A ogni comico piace improvvisare, spesso così escono le cose più belle. Però l’improvvisazione è anche anarchica, ridondante, può zavorrare una scena o un intero film. Così spesso io provo ad anticiparla, portandola dal set alla scrittura. Ad esempio, provando le scene insieme: si registra tutto, poi le cose più riuscite (e funzionali alla storia) le porti su carta. In questo modo le aggiunte impreziosiscono senza rendere confuso o poco chiaro il racconto.
Come è riuscito a tenere “a bada” Alessandro Siani, in questo senso?
Avevamo già lavorato insieme ad alcuni progetti che poi non si sono fatti e questo ci ha permesso di partire sul Principe abusivo già rodati. La collaborazione si basa su molteplici forme di scambio. A volte lui ha un’idea comica e io ci costruisco attorno un pezzo di storia. Altre volte sono io a suggerire spunti comici, che lui poi personalizza con il suo stile. Poi Siani è uno che impara molto in fretta, alla fine faceva osservazioni di struttura da esperto sceneggiatore.
Scrivere per il cinema ai tempi dei social network: quant’è cambiato il suo mestiere?
E’ cambiato solo nel senso che ogni tanto anziché lavorare mi distraggo su Facebook. Al di là della battuta, i social e il web sono molto utili per sondare gli umori delle persone su certi temi. Per sentire l’aria che tira. Ad esempio, nella scrittura di Benvenuto Presidente!, facevo un sacco di post politici su Facebook, scatenando infuocati dibattiti. Avevo così una percezione costante degli umori diffusi, che mi è stata molto utile nella scrittura.
Ha tenuto un corso di sceneggiatura gratuito e online: qual è il bilancio di condividere il proprio sapere in rete?
Ho rinunciato a molti corsi ben pagati per farne uno totalmente gratis. Eppure alla fine ci guadagno, perché dare agli altri ha un effetto benefico soprattutto per chi dà. E’ scontato da dire, solo che nessuno ci crede davvero, e infatti pochi lo fanno. Invece è vero: svegliarmi quasi ogni giorno con una mail di sconosciuti che esprimono gratitudine e affetto mi dà una tale fiducia che scrivo con più entusiasmo ed energia. Morale, da quando faccio il corso gratis, imprevedibilmente, guadagno più.

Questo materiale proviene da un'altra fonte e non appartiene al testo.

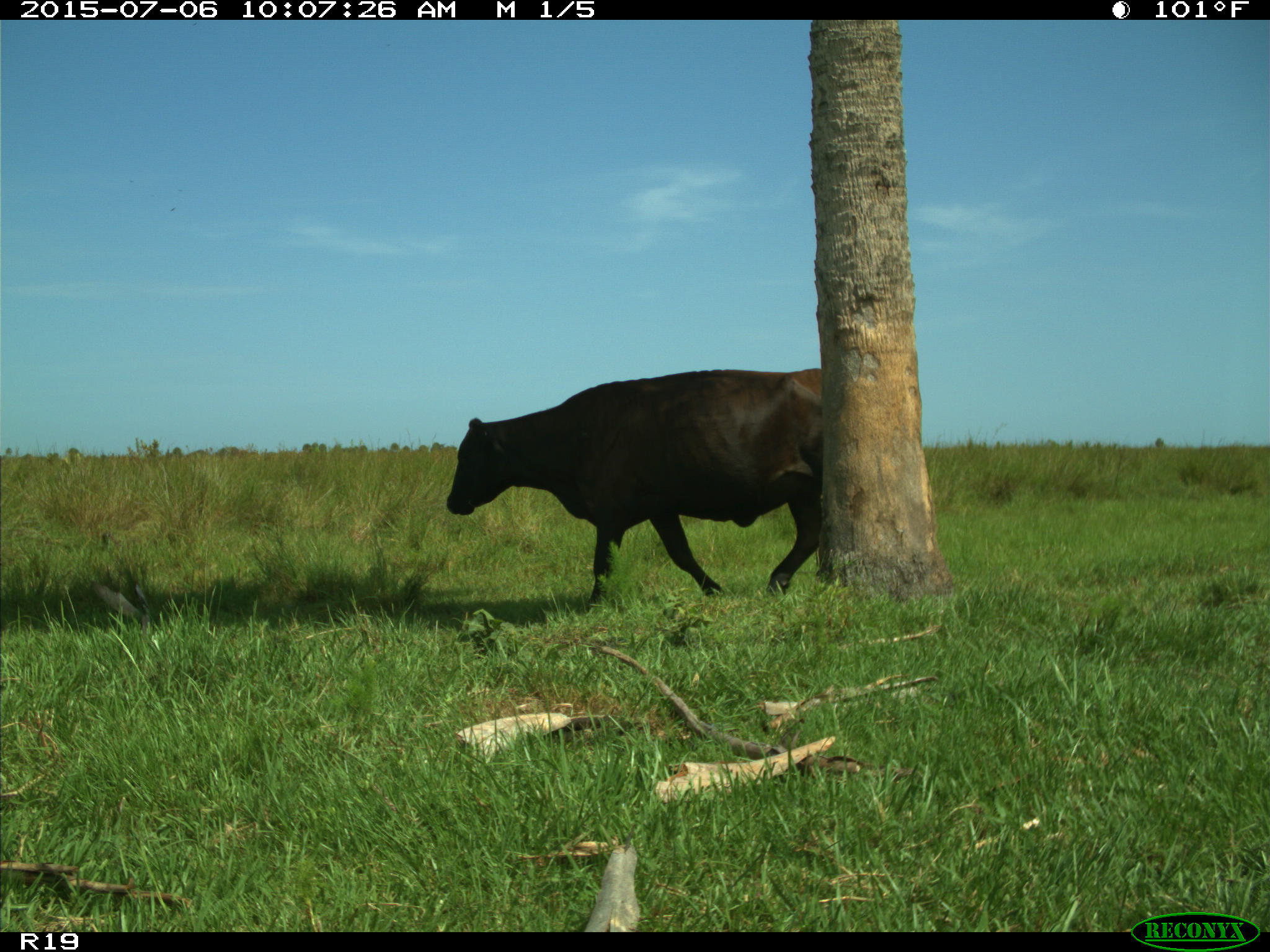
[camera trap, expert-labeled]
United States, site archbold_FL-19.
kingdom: Animalia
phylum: Chordata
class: Mammalia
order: Artiodactyla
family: Bovidae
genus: Bos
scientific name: Bos taurus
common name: domestic cow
Bos taurus (domestic cow).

Il suo rapporto con la critica online?
Io ho stima della critica online. Poi è chiaro che sul web c’è di tutto, chiunque può definirsi critico e scrivere. Ma nonostante questo trovo che, in modo anche abbastanza sorprendente, ci sia un livello diffuso di critica web molto alto, fatti di qualità, attenzione, competenza. Ormai molta della critica con cui mi confronto è sul web. Bramo una recensione positiva di alcuni critici online. Non perché spostino il destino del film, ma perché li stimo. Se scrivono che ho sbagliato, ci rifletto sopra seriamente. A questo serve la critica, no?